- Main
Fostering embodied coherence: A study of the relationship between learners’ physical actions and mathematical cognition
- Charoenying, Timothy
- Advisor(s): Abrahamson, Dor
Abstract
When students first learn properties of number (e.g., order, magnitude, and basic arithmetic), they do so with respect to natural numbers. Learning fractions, however, necessitates recalibration of previously developed integer schemas (Gelman & Williams, 1998; Fuson, 2009). For example, when one multiplies two positive integers, their product is greater than either of them, but when one multiplies proper fractions, the reverse is true. Faced with such contradictions many students discard their emerging intuitions about number and instead rely on memorizing rules and procedural algorithms (Freudenthal, 1985). Consequently, they fail to develop a grounded, connected understanding of fractions and, perhaps worse yet, become discouraged from or unable to engage with more advanced mathematics (Ma, 2000; NCTM, 2000; Wilensky, 1993).
To date, pedagogical efforts to improve students’ understanding of fractions complement the introduction of fraction notation and algorithms with activities in which students are guided to create or transform objects such as diagrammatic figures or blocks in order to see, appreciate, and articulate relationships between unit wholes and constituent unit parts. The rationale is to ground otherwise rote operations on symbols in direct actions on objects. While such experiences have proven effective for many learners, national assessments suggest that more work is still needed.

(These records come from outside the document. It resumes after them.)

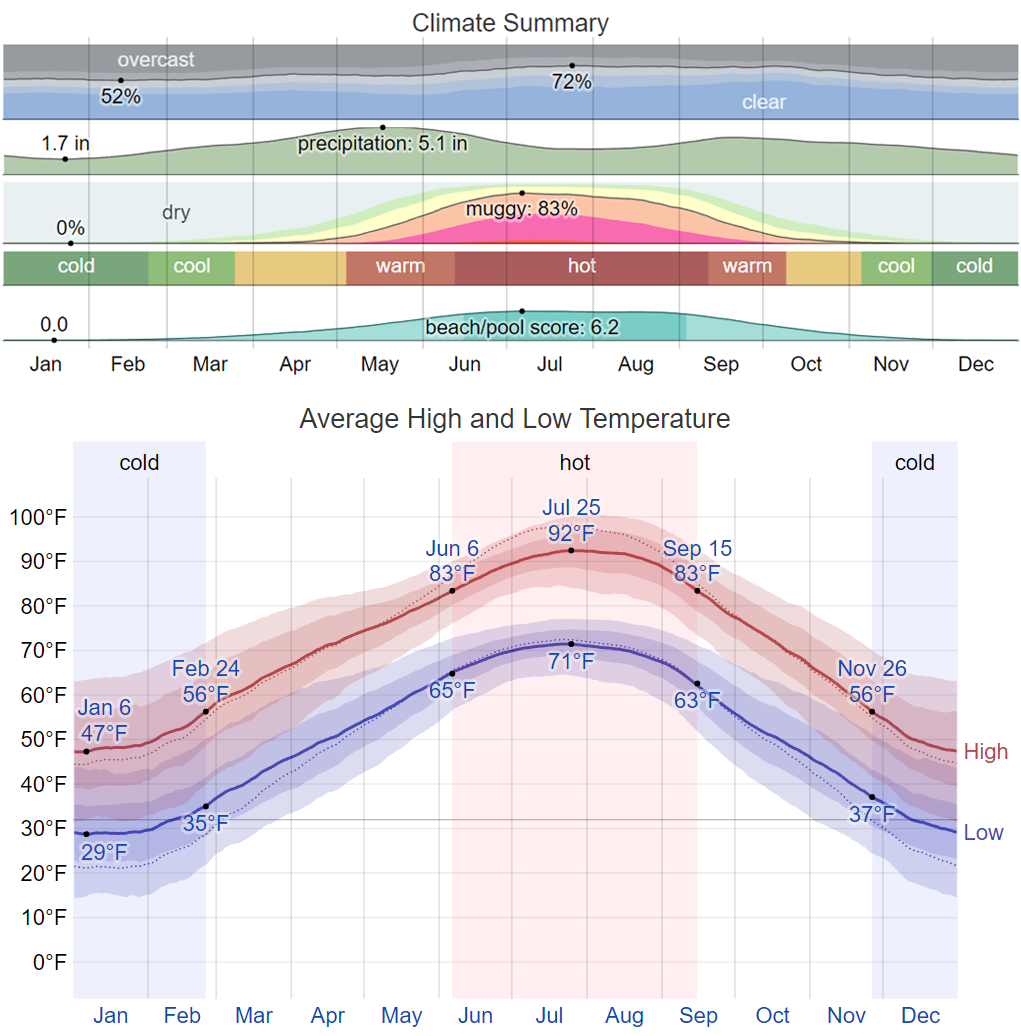 Climate Summary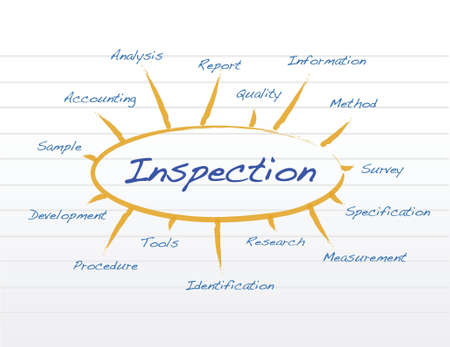 method: Inspection concept model illustration design over a white background Illustration
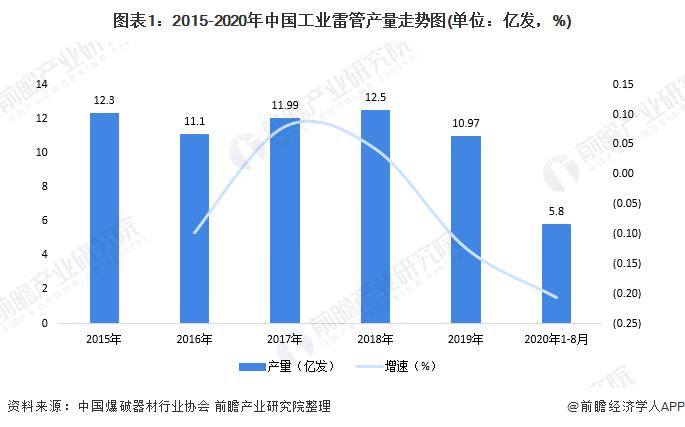 图表1:2015-2020年中国工业雷管产量走势图(单位:亿发,%)
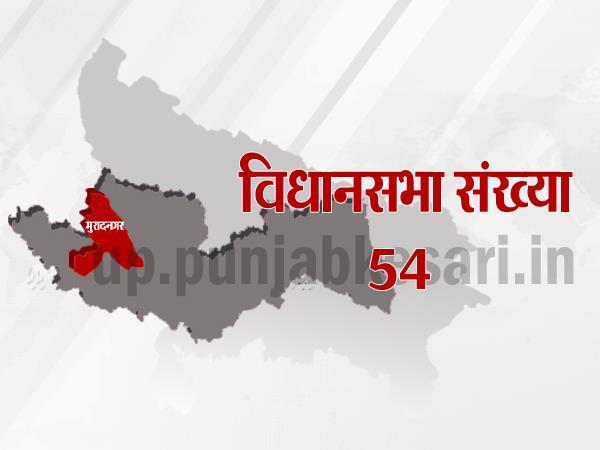 मुरादनगर विधानसभा चुनाव के पिछले परिणामों पर एक नजर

My dissertation adopts an embodied cognition perspective (Barsalou, 1999; Glenberg, 1997; Lakoff & Nunez, 2000) in order to examine the challenges and opportunities that students encounter when participating in artifact-mediated fraction instruction. In adopting this theoretical framework, I attempt to identify possible tensions between: (a) learners’ physically embodied, multi-modal, goal-oriented actions; (b) meanings that the learners assign to novel semiotic forms the instructor introduces as symbolizing these actions (Abrahamson, 2009); and (c) the conceptual foundations that we attempt to build learners’ initial understanding of fractions upon.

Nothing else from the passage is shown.